Her mother, happy in her new life across the water, hadn't come to see him. Someone once said that we live alone and we die alone. But they forgot to add that in between people spend most of their time trying to prove to you how alone you really are, she thought.
*****
It was a summer of wasps and sticky heat, she remembered, when her father had shown her the path.
It was on a trip to see her grandmother. They'd been stuck in traffic and the car was stiflingly hot, despite having all the windows open. Her father had tilted his head back and said: "Look, there it is, sweetheart. Across the road."
She'd raised her head from her book. "What, daddy? What is?"

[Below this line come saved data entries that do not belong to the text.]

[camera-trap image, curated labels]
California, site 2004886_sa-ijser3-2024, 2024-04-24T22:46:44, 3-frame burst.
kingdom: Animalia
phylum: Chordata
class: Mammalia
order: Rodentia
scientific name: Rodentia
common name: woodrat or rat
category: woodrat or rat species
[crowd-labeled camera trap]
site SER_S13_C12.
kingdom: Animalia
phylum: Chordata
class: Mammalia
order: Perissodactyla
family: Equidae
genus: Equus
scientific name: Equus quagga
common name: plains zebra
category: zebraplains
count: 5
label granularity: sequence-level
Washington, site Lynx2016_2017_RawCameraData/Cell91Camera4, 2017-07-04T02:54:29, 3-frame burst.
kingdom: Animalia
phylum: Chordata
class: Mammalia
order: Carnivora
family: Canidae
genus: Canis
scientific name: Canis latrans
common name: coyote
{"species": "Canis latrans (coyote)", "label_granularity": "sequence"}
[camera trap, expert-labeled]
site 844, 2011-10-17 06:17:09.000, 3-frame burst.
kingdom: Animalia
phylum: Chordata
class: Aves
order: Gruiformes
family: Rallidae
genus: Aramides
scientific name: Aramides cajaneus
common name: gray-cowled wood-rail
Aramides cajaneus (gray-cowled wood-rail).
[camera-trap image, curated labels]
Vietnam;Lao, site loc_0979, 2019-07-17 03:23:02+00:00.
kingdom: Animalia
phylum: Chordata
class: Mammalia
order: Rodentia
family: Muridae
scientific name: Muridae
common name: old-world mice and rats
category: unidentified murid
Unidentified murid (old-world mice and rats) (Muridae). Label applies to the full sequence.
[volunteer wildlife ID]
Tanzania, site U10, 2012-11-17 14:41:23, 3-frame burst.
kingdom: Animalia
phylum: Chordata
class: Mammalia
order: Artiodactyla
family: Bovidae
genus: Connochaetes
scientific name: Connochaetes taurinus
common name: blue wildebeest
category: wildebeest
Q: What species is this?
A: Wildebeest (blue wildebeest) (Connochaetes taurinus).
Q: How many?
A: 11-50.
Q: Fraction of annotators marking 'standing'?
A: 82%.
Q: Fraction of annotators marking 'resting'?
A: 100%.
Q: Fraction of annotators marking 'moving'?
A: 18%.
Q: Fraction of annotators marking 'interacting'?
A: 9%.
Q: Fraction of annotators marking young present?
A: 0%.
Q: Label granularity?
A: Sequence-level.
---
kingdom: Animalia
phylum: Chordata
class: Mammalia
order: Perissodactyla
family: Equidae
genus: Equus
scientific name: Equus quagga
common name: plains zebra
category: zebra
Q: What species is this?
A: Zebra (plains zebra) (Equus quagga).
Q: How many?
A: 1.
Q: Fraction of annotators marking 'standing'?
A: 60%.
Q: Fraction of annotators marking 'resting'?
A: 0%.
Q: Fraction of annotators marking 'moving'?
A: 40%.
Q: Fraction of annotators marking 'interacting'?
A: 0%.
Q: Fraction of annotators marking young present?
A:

"The path," he said, quietly, perhaps hoping his wife wouldn't hear.
"Oooh, right." The little girl she'd been had pressed her nose against the glass and peered through the traffic at the unremarkable gap that led off the road. "The one where the prince jumped on the frog to get home and where all the duck musicians gathered to play music for the moon?"
Her father had chuckled. "Yes, that's it," he'd said.
"Look, mum, look!"
While her mother had begun to chide her father for inventing such nonsense, she'd focused on the green leafy road to her fairytale paradise and the colours had seemed to grow more intense by the second. When the car sped away, leaving the path behind, she'd been disappointed that no small figures had emerged from the undergrowth to wave her off.
She'd made a groaning noise. Her brother, who had so far been absorbed in his latest battery-operated gizmo, began to tease her and a fight began. By the time their mother had broken things up, the path seemed like it was a million miles away. And it might as well have been.
She'd forgotten about it then; it became a lost card shuffled into the deck of childhood memories. For years it hadn't entered her mind, either as a direct yearning or even a fugitive wisp of memory.
Then suddenly her father had mentioned it. Towards the end, when the pain had got so bad that the doctors had increased his morphine dosage to such a level that it had unlocked the gates of his mind; then all sorts of things had come spilling from his tongue.
His longing to discover the secret destination of the path rose to the surface of the muddied pond again and again.
She would squeeze his hand tight and pray that, in his mind, he would finally make the elusive journey along its short leafy stretch, before it was too late.